--- Begin Document extract ---

Thursday, May 31, 2007

A few lessons learned



I learn about SO MUCH MORE than art when I paint!

This morning, I was messing around in the studio, and nothing was coming together. I was feeling frustrated. One ugly piece of paper after another. I started getting pouty and petulant. Finally I regressed to an infantile state and threw my brush on the floor.

Then I thought, “Do you want to be an artist or not? No one is forcing you to. If you don’t want to do this, just stop. But if you do want to do this, keep on going.”

I decided to keep slogging onward. Then I remembered that painting is like exercising. At first you’re stiff and awkward, especially if a little time has elapsed since the last session (even one or two days can make a big difference). Just like gently warming up one’s circulation and coordination, the “art voice” inside takes time to warm up.

So this morning I kept going. Finally some marks started sparking off of earlier marks. Finally some background tones started to support some newer applications. Finally something started to happen. Phew.

I thought, none of this is going to win me a medal, earn me any money, might never be seen by anyone else but me. So why the heck do I do it? I could be out there earning a Ph.D. I could be climbing Mount Whatever. I could be earning a decent paycheck.

--- End Document extract ---
--- Begin Dataset rows ---

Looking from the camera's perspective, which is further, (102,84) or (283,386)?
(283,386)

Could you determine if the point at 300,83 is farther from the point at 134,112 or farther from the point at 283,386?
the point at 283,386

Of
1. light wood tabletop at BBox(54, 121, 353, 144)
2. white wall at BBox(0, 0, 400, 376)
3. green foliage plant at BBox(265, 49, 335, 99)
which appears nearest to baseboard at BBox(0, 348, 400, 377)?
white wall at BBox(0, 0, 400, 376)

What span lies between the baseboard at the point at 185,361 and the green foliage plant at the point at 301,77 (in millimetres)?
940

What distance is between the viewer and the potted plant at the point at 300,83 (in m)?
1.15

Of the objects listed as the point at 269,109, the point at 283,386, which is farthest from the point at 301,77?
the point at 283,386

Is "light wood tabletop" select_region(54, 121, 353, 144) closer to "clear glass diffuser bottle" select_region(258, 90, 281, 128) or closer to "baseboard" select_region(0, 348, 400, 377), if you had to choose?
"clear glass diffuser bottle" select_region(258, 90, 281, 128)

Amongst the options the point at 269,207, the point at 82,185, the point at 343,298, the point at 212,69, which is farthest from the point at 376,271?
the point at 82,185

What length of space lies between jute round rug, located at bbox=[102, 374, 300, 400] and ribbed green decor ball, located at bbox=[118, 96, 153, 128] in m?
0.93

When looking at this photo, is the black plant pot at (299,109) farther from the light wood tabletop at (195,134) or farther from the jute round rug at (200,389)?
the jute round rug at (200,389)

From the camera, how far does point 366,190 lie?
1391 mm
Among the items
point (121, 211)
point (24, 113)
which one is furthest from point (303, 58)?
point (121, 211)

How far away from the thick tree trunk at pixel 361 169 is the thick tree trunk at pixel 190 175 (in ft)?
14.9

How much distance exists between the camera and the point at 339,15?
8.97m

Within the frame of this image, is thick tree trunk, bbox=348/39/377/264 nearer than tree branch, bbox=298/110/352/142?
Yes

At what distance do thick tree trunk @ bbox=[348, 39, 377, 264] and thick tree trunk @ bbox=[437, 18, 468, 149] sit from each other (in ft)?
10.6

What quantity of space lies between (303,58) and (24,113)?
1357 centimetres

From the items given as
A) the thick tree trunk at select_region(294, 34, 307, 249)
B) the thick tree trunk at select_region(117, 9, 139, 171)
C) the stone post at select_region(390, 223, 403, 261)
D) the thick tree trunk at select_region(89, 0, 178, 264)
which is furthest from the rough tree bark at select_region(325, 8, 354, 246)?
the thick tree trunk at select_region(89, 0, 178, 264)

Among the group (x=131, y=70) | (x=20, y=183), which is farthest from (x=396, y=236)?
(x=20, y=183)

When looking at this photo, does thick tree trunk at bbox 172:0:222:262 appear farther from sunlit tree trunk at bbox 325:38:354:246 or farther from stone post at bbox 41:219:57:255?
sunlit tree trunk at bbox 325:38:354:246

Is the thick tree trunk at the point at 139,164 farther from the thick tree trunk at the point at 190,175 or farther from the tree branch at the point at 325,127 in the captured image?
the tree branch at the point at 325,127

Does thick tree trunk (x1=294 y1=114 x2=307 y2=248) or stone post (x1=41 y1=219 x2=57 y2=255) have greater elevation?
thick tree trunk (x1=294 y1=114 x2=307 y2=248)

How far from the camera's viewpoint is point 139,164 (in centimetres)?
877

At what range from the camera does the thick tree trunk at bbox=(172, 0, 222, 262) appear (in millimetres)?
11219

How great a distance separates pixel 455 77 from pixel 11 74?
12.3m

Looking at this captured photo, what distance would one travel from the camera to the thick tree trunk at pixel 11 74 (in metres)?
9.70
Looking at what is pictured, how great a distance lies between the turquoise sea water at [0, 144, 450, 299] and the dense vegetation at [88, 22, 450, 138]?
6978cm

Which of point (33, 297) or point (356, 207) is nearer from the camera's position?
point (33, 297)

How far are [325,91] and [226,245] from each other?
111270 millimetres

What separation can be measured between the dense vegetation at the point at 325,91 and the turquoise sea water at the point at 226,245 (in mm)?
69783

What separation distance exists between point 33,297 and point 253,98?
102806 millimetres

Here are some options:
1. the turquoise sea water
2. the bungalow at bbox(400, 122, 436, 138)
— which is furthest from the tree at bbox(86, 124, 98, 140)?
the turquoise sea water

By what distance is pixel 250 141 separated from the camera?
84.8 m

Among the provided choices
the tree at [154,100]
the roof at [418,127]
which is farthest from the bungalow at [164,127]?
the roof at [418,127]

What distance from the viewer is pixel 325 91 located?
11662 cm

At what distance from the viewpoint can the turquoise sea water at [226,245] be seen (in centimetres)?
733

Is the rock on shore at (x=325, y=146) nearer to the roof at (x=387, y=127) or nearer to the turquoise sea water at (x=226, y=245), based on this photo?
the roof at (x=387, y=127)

--- End Dataset rows ---

In the blog post about painting, list every activity the writer says they could be doing in the sentences that begin "I could be". This data has no connection to the blog post about painting.

- Earning a Ph.D.
- Climbing Mount Whatever
- Earning a decent paycheck